Alibaba Open Sources Qwen2-VL: Understanding Videos Longer Than 20 Minutes

2024-08-30

Alibaba Cloud, the cloud service and storage department of the e-commerce giant Alibaba, recently launched its latest visual language model Qwen2-VL. The model aims to enhance visual understanding, video analysis, and multilingual text-image processing capabilities.


In third-party benchmark tests, Qwen2-VL has demonstrated outstanding performance comparable to other top models such as Meta's Llama 3.1, OpenAI's GPT-4 (note: GPT-4o in the original text may be a typo), Anthropic's Claude 3 Haiku, and Google's Gemini-1.5 Flash. Users can experience the inference capabilities of this model through the Hugging Face platform.

Highlights of the model:

  • Powerful visual and video analysis capabilities: Qwen2-VL can not only recognize and analyze multilingual handwritten content but also identify, describe, and differentiate multiple objects in static images. It can even analyze video content in near real-time, providing summaries or feedback. In the future, it may be used in real-time operational scenarios such as technical support.
  • Video content understanding: This model can summarize video content, answer related questions, and maintain coherence in real-time conversations.
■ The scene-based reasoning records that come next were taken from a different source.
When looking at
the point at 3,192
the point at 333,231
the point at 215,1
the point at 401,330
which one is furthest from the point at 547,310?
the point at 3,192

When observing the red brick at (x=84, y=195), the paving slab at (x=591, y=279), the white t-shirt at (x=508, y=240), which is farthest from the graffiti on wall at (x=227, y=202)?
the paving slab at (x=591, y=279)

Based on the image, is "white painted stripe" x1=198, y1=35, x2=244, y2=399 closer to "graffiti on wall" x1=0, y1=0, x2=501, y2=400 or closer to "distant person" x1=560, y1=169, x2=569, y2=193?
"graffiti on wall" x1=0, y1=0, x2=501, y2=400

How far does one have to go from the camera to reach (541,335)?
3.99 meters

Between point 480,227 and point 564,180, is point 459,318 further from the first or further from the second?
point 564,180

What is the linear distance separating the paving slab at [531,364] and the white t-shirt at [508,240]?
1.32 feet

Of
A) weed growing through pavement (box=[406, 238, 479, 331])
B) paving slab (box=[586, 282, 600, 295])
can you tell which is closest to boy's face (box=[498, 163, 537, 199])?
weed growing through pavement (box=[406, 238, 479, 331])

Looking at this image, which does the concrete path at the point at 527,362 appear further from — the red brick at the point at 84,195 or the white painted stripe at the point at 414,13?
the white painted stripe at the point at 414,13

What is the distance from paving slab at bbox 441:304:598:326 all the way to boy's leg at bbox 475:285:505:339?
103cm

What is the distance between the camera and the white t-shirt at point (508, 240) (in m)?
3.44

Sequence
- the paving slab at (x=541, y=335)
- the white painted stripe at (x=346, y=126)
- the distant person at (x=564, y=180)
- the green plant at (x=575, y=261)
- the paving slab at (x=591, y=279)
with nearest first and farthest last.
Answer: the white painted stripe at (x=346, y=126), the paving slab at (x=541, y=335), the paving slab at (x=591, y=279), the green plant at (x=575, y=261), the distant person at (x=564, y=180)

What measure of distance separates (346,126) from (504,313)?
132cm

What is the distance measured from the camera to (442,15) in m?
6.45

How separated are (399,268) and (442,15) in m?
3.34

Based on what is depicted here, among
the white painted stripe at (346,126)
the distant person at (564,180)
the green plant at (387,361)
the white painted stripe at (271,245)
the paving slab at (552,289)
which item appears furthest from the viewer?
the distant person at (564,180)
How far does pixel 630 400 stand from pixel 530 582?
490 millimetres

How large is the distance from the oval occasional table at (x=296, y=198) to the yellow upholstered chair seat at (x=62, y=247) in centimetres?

It provides functionality similar to a personal assistant by extracting insights and information directly from video content.
  • Multiple version options: Qwen2-VL offers three versions with different parameter scales, including Qwen2-VL-72B with 72 billion parameters, Qwen2-VL-7B with 7 billion parameters, and Qwen2-VL-2B with 2 billion parameters. The latter two smaller-scale versions have been open-sourced under the Apache 2.0 license, allowing enterprises to use them for commercial purposes.
  • Function invocation and visual perception: Qwen2-VL supports integration with other third-party software, applications, and tools. It can extract and understand information from these external sources, such as flight status, weather forecasts, or package tracking, and interact in a way that simulates human perception of the world.
  • Architecture optimization: The model adopts multiple architectural improvements, such as Naive Dynamic Resolution, which supports processing images of different resolutions, and the Multimodal Rotary Position Embedding (M-ROPE) system, which enables the model to simultaneously capture and integrate positional information from text, images, and videos.

Currently, the Qwen2-VL model is available for developers and researchers to use, and the team encourages exploration of the potential of these cutting-edge tools.